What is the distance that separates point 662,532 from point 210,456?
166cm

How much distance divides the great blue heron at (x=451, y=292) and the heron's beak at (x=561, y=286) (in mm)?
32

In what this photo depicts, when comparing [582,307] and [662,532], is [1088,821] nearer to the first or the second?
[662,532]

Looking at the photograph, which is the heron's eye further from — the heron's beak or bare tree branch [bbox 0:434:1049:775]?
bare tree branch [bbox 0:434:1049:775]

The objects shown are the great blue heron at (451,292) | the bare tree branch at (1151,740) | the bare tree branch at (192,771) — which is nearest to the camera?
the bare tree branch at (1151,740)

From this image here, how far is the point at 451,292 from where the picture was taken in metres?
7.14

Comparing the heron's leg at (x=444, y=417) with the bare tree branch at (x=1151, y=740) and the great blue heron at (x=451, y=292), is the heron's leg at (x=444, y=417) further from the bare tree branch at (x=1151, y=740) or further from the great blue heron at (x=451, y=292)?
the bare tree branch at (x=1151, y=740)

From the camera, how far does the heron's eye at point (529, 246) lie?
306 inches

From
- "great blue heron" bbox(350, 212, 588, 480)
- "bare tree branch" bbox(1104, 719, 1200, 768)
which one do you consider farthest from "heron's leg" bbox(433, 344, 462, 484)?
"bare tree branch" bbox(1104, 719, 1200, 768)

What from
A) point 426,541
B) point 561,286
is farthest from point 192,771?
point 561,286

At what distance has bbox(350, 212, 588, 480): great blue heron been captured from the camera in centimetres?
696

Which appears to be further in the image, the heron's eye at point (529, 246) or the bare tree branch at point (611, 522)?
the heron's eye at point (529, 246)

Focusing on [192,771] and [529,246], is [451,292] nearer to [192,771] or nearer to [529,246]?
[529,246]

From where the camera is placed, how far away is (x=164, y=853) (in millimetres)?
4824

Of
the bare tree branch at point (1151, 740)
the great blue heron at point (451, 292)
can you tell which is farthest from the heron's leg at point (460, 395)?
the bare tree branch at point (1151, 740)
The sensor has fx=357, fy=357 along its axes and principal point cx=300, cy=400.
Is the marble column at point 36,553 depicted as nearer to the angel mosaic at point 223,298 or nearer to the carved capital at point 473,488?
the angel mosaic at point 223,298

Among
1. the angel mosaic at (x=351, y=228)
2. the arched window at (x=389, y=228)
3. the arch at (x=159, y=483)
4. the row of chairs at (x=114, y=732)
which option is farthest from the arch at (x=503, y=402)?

...

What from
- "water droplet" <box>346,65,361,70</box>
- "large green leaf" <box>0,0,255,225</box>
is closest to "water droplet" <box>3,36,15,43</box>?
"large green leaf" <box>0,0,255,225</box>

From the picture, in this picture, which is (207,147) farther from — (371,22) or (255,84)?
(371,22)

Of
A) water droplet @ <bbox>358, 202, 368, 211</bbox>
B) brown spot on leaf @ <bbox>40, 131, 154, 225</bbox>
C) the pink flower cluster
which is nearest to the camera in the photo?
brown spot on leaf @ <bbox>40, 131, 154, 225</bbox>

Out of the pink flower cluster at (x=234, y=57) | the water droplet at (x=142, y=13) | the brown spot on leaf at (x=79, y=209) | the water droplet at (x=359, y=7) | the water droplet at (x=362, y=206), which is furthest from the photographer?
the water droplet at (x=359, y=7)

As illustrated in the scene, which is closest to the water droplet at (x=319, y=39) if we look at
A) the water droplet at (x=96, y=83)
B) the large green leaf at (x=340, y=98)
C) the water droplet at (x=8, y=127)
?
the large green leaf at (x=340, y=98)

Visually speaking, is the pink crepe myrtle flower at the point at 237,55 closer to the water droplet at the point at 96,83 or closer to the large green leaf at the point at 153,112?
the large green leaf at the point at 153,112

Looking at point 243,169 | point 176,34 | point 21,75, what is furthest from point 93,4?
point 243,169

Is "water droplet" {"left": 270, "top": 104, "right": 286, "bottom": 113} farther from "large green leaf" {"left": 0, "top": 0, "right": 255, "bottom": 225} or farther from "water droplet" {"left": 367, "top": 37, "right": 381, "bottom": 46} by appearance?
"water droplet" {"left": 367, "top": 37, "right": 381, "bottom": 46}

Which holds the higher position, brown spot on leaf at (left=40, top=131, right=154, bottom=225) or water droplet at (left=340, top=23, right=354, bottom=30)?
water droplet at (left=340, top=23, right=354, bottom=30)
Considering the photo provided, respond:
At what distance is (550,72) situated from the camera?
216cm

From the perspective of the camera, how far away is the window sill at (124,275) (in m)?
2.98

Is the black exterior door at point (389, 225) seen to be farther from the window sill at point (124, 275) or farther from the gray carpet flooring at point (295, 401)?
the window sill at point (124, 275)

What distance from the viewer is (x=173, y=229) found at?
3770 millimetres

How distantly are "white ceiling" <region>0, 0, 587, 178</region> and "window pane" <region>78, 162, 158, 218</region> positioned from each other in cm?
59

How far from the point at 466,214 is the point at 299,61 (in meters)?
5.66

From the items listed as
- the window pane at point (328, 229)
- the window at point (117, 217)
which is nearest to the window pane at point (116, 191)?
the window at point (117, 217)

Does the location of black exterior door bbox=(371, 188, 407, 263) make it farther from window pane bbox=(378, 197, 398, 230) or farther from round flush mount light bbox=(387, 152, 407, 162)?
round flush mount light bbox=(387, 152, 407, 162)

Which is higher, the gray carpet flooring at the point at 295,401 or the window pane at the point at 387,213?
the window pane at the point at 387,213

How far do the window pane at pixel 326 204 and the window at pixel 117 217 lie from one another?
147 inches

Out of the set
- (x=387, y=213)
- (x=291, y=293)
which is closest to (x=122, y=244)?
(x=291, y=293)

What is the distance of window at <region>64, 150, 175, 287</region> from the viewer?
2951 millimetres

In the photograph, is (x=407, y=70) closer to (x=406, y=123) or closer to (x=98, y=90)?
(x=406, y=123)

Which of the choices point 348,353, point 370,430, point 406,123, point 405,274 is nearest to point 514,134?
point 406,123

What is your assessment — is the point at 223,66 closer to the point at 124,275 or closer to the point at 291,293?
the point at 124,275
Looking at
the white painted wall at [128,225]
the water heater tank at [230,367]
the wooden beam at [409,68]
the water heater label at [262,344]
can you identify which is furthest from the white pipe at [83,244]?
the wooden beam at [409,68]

---

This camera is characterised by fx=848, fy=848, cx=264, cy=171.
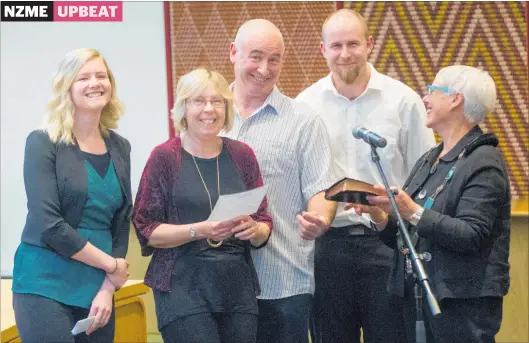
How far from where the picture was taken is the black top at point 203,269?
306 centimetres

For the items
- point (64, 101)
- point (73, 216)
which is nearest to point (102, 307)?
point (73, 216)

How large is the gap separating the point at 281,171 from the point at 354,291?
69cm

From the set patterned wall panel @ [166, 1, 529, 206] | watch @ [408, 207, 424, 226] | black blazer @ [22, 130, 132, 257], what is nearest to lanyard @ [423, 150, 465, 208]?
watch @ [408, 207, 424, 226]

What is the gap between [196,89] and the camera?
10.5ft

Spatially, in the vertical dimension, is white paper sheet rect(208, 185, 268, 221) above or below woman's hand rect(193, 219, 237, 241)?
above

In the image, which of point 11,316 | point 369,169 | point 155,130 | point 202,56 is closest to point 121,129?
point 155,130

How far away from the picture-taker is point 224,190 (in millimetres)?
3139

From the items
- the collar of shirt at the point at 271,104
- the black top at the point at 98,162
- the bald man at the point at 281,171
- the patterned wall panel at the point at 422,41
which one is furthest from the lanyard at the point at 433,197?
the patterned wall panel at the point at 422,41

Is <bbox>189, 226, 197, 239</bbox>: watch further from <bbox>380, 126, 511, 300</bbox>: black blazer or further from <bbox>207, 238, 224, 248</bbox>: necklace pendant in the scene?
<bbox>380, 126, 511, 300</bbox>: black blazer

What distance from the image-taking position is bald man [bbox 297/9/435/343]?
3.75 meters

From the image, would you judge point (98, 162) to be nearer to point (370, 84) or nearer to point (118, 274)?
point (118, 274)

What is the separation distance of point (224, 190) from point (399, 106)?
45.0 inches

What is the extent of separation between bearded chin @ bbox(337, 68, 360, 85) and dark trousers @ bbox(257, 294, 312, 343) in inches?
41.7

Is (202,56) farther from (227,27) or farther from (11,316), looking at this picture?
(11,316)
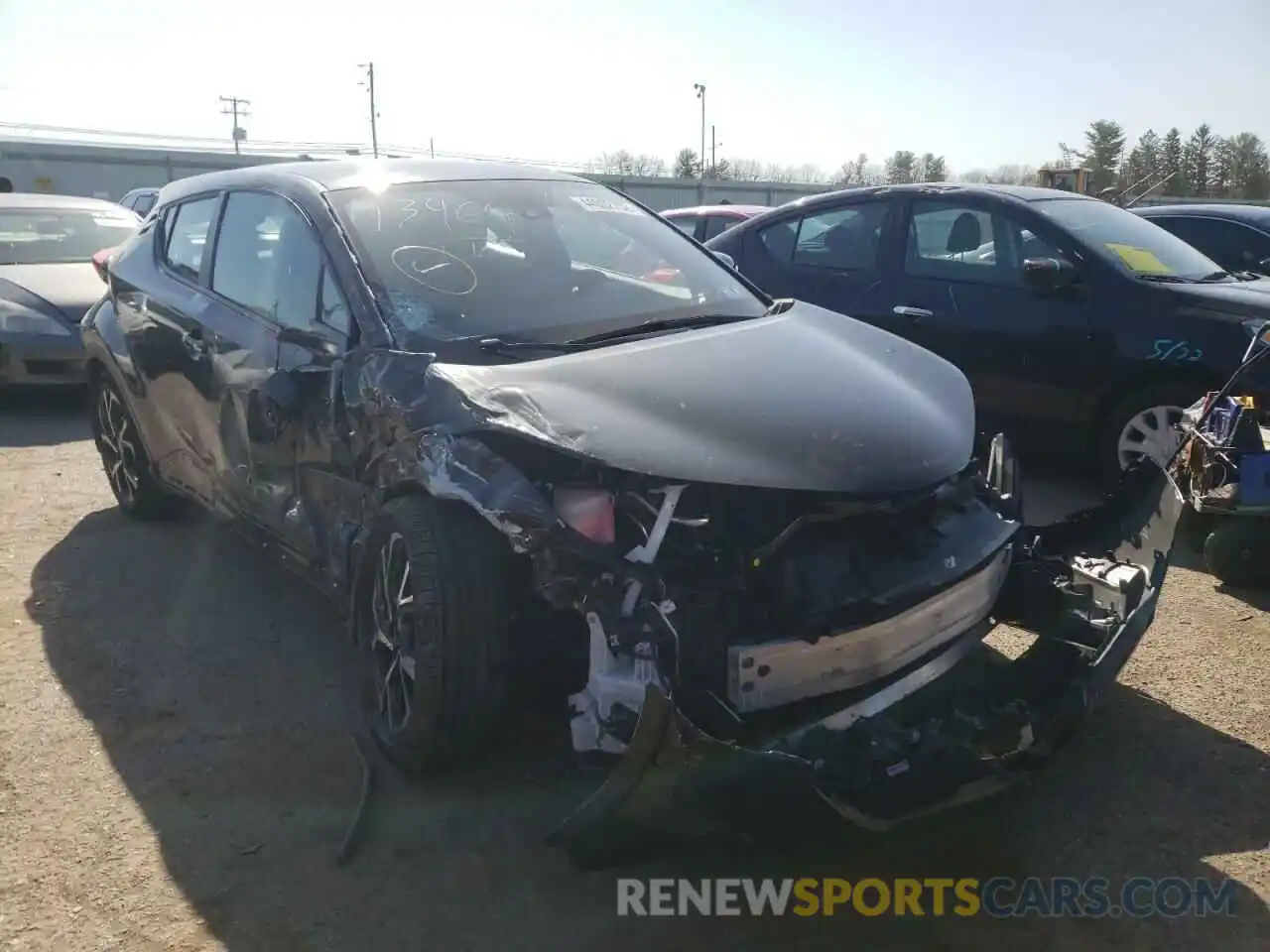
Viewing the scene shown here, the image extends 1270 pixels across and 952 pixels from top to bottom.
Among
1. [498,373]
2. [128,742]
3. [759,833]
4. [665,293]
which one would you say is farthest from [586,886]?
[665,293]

> **TASK STATEMENT**
Please pull out each line of the data above that contains the word "lanyard".

> **OUTPUT FOR THIS EXERCISE**
From the set patterned wall panel @ [166, 1, 529, 206] | watch @ [408, 207, 424, 226] | black blazer @ [22, 130, 132, 257], what is nearest to lanyard @ [423, 150, 465, 208]?
which one is furthest from the lanyard at the point at 433,197?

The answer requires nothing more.